RECORD SET:
● ● ● ● ● ● ●
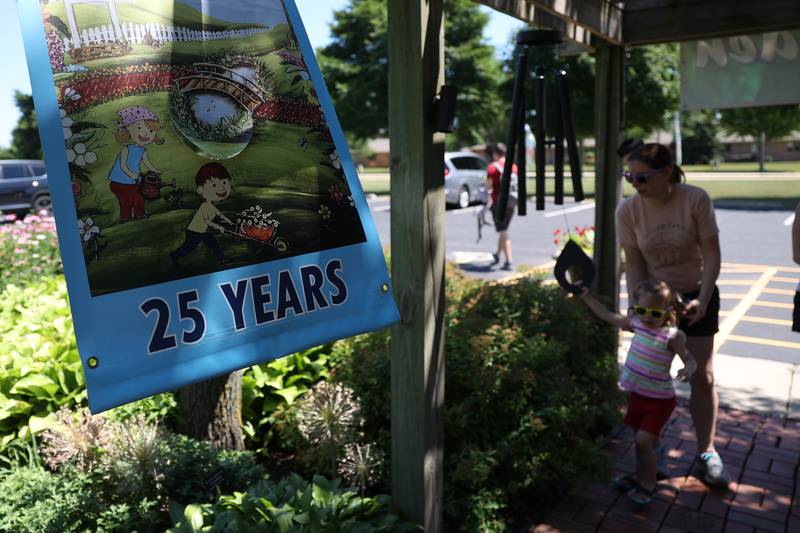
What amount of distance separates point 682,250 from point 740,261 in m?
8.42

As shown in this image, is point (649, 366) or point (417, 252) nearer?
point (417, 252)

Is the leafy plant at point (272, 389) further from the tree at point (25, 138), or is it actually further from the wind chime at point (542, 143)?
the tree at point (25, 138)

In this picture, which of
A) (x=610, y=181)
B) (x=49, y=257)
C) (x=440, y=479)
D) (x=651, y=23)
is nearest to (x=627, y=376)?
(x=440, y=479)

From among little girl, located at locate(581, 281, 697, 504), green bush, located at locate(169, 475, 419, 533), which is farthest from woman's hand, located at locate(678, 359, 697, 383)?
green bush, located at locate(169, 475, 419, 533)

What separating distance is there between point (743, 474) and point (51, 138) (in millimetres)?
3703

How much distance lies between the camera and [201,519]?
8.40ft

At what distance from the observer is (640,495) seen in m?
3.31

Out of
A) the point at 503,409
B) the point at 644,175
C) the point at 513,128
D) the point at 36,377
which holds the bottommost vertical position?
the point at 503,409

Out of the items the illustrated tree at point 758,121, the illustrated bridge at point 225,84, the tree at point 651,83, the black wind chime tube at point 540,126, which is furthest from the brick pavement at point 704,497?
the illustrated tree at point 758,121

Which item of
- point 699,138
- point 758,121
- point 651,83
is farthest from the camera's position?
point 699,138

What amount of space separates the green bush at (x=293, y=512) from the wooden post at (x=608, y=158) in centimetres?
274

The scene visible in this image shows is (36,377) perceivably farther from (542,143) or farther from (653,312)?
(653,312)

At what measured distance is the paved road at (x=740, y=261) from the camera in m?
6.40

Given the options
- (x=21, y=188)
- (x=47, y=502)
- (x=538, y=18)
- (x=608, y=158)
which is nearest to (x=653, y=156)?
(x=538, y=18)
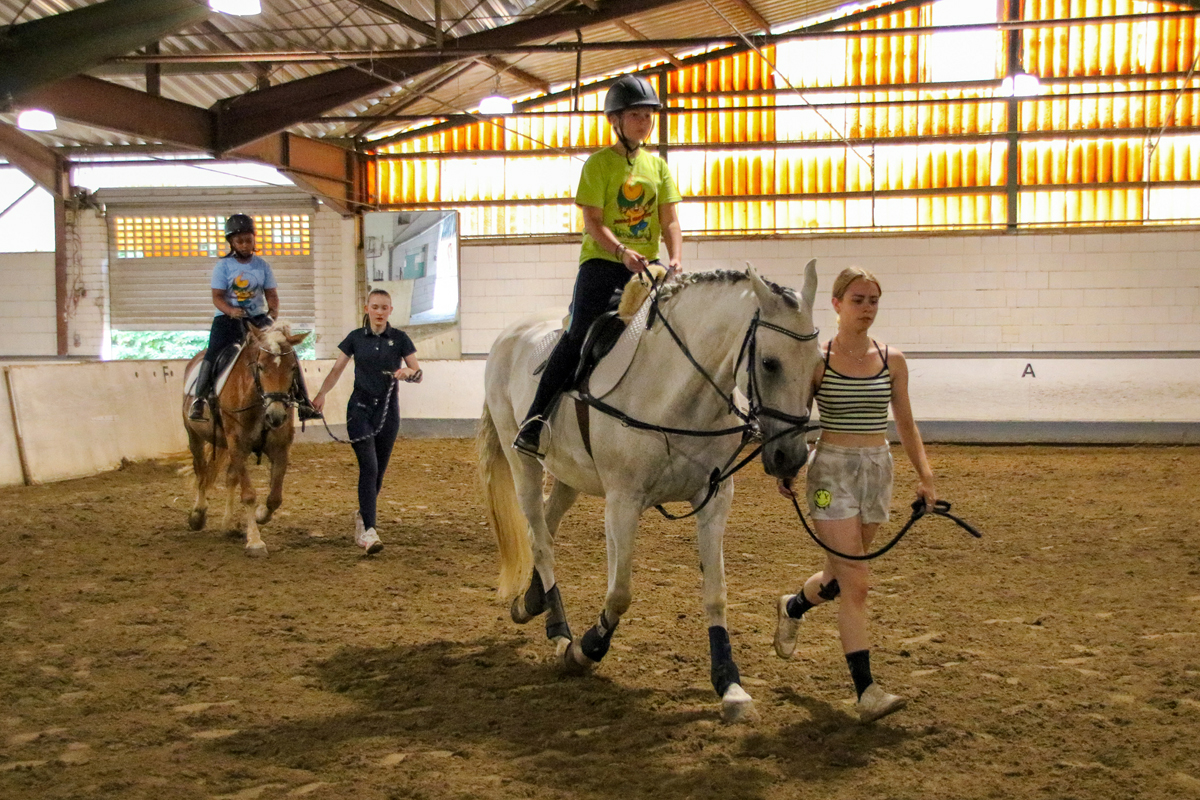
● ● ● ● ● ● ●
WHAT NEEDS TO BE DONE: Pull out every line of the records above that contains the word "nearest".

WORKED SOLUTION:
is nearest to (x=627, y=376)?
which is nearest to (x=653, y=156)?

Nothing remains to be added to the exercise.